Cindy Wooden
Catholic News Service
December 27, 2017 // Vatican

Author shares stories from meals with St. John Paul II

Cindy Wooden
Catholic News Service

ROME (CNS) — For some 25 years as pope, St. John Paul II would invite people to his table each day — sharing breakfast, lunch, dinner and conversation with a wide variety of cardinals, bishops, theologians, writers and friends.

In his book “Lessons in Hope: My Unexpected Life with St. John Paul II,” George Weigel recounts the story of and anecdotes from his mealtime conversations with St. John Paul II. (CNS photo courtesy of George Weigel)

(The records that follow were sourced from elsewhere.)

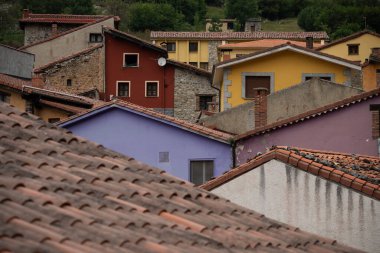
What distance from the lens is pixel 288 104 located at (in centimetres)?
2903

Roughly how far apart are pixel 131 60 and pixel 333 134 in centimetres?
2545

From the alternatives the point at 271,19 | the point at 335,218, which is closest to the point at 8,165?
the point at 335,218

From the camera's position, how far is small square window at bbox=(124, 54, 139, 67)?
48.8 metres

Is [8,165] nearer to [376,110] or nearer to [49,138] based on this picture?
[49,138]

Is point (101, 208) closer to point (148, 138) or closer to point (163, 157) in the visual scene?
point (148, 138)

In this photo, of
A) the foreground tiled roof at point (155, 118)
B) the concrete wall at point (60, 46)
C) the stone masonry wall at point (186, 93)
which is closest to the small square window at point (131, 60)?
the stone masonry wall at point (186, 93)

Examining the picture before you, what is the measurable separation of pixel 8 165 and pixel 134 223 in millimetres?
836

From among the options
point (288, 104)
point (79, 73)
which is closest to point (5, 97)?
point (288, 104)

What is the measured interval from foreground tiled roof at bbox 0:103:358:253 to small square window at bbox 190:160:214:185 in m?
19.2

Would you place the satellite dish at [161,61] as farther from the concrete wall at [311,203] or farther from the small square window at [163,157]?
the concrete wall at [311,203]

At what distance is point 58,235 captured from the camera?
4914 millimetres

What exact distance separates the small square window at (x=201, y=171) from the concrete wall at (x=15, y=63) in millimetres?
8382

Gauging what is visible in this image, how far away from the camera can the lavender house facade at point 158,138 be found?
2536cm

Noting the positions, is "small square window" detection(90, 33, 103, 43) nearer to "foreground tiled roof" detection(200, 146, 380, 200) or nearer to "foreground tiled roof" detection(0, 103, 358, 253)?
"foreground tiled roof" detection(200, 146, 380, 200)
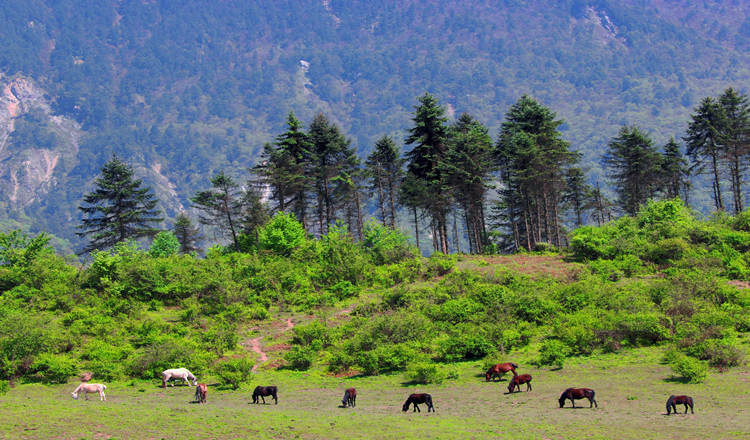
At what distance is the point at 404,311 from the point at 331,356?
6.63 m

George Weigel, the author and scholar, was one of those guests on dozens of occasions and it was over a meal that he asked Pope John Paul the questions that form the core of “Witness to Hope: The Biography of Pope John Paul II,” published in 1999. The meals and conversations continued, providing information for the sequel, “The End and the Beginning: Pope John Paul II — The Victory of Freedom, the Last Years, the Legacy,” published in 2010.

His last dinner with St. John Paul II was Dec. 15, 2004.

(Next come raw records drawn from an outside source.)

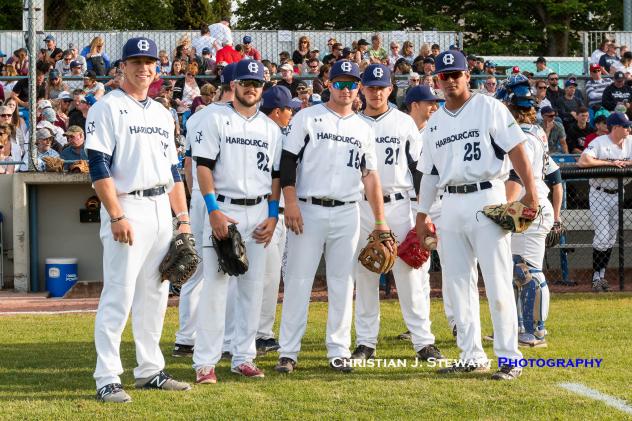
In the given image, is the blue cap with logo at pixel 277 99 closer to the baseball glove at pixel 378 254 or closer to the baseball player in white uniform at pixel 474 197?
the baseball glove at pixel 378 254

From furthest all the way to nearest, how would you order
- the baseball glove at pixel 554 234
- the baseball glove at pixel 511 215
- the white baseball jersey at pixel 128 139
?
the baseball glove at pixel 554 234
the baseball glove at pixel 511 215
the white baseball jersey at pixel 128 139

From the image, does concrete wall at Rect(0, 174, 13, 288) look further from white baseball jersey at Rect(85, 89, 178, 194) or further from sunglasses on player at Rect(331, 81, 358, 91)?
white baseball jersey at Rect(85, 89, 178, 194)

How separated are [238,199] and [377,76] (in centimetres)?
171

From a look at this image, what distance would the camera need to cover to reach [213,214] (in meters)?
7.40

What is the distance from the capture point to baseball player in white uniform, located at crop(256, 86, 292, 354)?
850 cm

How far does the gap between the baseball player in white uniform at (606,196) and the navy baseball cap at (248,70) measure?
22.6ft

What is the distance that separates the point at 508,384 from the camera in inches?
281

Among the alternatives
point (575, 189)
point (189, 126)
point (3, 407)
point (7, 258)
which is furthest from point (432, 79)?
point (3, 407)

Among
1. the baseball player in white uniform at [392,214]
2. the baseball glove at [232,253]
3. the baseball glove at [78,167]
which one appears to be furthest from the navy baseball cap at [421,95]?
the baseball glove at [78,167]

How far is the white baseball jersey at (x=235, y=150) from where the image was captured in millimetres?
7574

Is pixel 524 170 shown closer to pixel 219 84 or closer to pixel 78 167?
pixel 78 167

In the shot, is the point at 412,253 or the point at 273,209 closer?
the point at 273,209

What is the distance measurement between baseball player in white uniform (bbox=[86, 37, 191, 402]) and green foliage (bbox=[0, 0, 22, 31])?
105 ft

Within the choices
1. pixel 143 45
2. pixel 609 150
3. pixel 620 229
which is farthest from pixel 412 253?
pixel 609 150
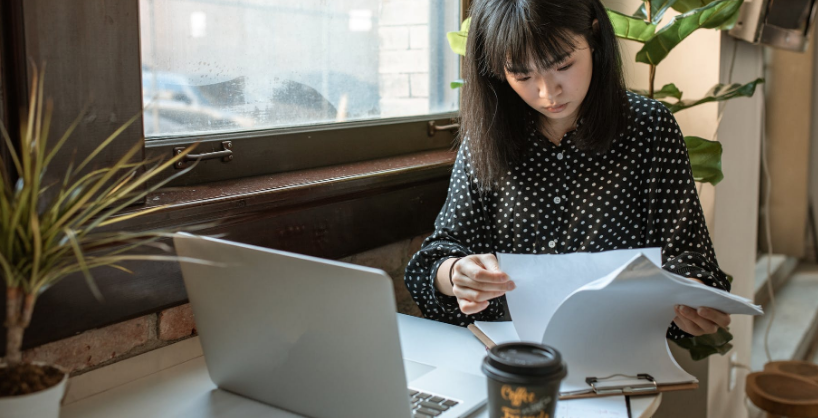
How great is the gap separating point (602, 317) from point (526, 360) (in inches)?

Now, Weigel is sharing the mood, anecdotes and reflections on the table talk in the more personal “Lessons in Hope: My Unexpected Life with St. John Paul II.”

“What people really wanted was not more heavily footnoted, annotated scholarly biography,” Weigel said. “What people wanted were stories, stories that would make him come alive again.”

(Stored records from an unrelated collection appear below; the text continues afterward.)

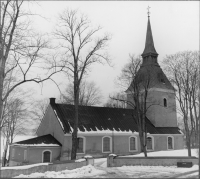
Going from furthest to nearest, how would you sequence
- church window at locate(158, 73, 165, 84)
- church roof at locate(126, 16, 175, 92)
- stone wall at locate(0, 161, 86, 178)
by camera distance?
church window at locate(158, 73, 165, 84) → church roof at locate(126, 16, 175, 92) → stone wall at locate(0, 161, 86, 178)

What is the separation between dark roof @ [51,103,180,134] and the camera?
94.0 ft

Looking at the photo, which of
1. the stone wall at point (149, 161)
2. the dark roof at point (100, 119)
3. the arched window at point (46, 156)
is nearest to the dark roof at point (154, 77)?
the dark roof at point (100, 119)

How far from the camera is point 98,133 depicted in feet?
93.5

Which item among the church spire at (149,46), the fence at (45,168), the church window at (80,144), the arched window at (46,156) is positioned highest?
the church spire at (149,46)

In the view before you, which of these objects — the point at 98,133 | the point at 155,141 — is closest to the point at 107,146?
the point at 98,133

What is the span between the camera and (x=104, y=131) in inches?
1150

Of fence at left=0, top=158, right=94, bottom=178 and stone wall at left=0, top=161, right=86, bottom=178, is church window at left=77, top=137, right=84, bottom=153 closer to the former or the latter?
fence at left=0, top=158, right=94, bottom=178

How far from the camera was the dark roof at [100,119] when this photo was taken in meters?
28.7

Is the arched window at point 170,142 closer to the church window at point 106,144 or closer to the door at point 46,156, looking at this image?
the church window at point 106,144

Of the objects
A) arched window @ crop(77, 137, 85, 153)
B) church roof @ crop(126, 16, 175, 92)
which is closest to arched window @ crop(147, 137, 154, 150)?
church roof @ crop(126, 16, 175, 92)

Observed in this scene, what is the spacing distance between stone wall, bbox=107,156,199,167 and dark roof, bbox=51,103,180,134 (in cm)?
815

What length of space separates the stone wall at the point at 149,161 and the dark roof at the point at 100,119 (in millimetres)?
8149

Interviewed in Rome Dec. 12, Weigel said he decided “to tell the story of our conversations,” which took place over a dozen years. But for that to make sense, he said, he also had to write about events and experiences in his life that prepared him to understand the history, philosophy and theology discussed around the table.

Of course, he said, the conversations also included both lighter moments and personal ones, such as when Pope John Paul asked how Weigel’s mother was doing after his father died.

Sharing a meal and a table was important to Pope John Paul, Weigel said, because he “understood that a pope who relies only on the official channels of information — nuncios, Curia, bishops’ conferences — is not going to get all the information he needs because that information is being filtered bureaucratically.”

“The table rather than the desk was his favorite point of encounter,” the author said.

The conversations gave the pope different points of view on the situation of the Church, on issues of theology and on political and social realities around the world, Weigel said.

Then-Cardinal Joseph Ratzinger, prefect of the Congregation for the Doctrine of the Faith, once told Weigel that “major documents and audience themes would be hashed out over lunches in the papal apartments.”

But, he said, at the same time, friendships were very important to him and he made sure to nourish them at the dinner table.

Pope John Paul would ask his guests their opinions about books, films, world leaders and political situations. “He was the most insatiably curious man I have ever met,” Weigel said. “He always wanted to know what was happening.”

The pope’s curiosity, he said, was less a “tic” than a sign that “he really did believe in the providential guidance of history,” which meant he needed to stay informed “in order to find the providential footprints.”